"Your love will triumph," a woman addressed me suddenly as I walked into the small carnival tent.
I was taken aback by her words as well as the strong shock of incense that attacked my lungs. I coughed a few times, though not meaning to be rude by it. I smiled politely at the woman. At first glance, her body seemed as though it would have been enfeebled. It was her charismatic character that lit the room with high energy, making her seem decades younger than she actually appeared to be otherwise. Angela, who was sitting next to Jessica, tapped the empty wooden stool next to her, offering me a seat. As I sat, the old gypsy dropped the palm of Jessica's hand in exchange for mine. Jessica looked between me and the old woman, shaking her head in confusion.
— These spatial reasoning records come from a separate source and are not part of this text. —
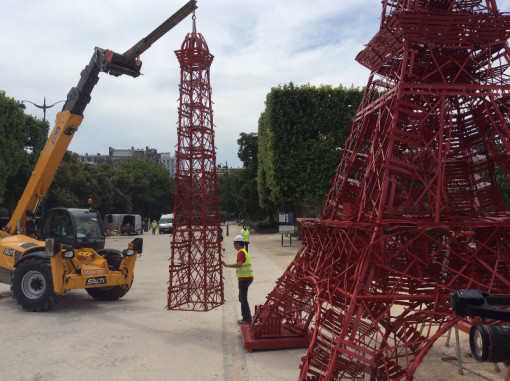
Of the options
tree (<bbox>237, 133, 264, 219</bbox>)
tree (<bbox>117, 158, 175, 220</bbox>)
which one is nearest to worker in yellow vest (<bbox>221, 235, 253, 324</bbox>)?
tree (<bbox>237, 133, 264, 219</bbox>)

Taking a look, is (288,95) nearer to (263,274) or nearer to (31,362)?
(263,274)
"What?" Jessica asked. "She doesn't even believe in love anymore. What about me? Will my love triumph?"
The old woman turned my hand over in hers, examining it very closely. Jessica huffed and sighed loudly. She was sparing no pains in being absolutely sure that the fortune teller knew she was not a satisfied customer.
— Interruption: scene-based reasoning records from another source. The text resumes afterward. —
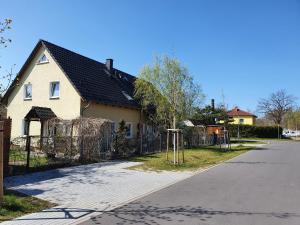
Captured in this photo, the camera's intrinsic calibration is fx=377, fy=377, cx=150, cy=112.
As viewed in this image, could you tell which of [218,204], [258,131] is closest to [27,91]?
[218,204]

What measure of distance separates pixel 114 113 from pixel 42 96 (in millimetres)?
5164

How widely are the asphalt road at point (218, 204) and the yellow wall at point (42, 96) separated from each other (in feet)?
43.1

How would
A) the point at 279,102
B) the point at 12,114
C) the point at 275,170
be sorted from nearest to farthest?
the point at 275,170 → the point at 12,114 → the point at 279,102

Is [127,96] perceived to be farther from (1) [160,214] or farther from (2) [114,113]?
(1) [160,214]

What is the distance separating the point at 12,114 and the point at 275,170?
19.2m

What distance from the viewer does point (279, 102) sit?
276ft

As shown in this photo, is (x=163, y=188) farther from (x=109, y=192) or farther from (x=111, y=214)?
(x=111, y=214)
"Look," she scowled at the woman, "I paid you to tell me my fortune. Not hers."
The old woman didn't even lift her head in recognition of Jessica's words. She gave no indication that she was aware of the stingy scoldings from her teenage client.
"What makes you say that?" Angela asked the woman curiously. "About her, um, triumph?"
"Isabella's hand shows me many things," she promptly replied to Angela's curiosity.
The skin around the old woman's eyes looked as though it was made of dry paint cracked with age, breaking violently against her vivid excitement.
"I have anticipated this moment," she said, tearing up a little then.
"What do you mean?" I asked.
"Ms. Swan," she replied, "I've seen you before."
"Yes," she nodded enthusiastically. "Decades ago."
"I'm only eighteen," I argued. "Just turned a few months ago."
"Yes," she agreed. "I know."
"You can't have seen me before. I think I would have remembered you. I've never even paid to have my fortune told before anyhow."
"That's right," Jessica stammered. "In fact, she hasn't even paid to have it told now. It's my hand that forked over the money."
I withdrew my hand from the old woman's to make way for Jessica's.
"Free of charge," the woman offered as she held direct eye-contact with me.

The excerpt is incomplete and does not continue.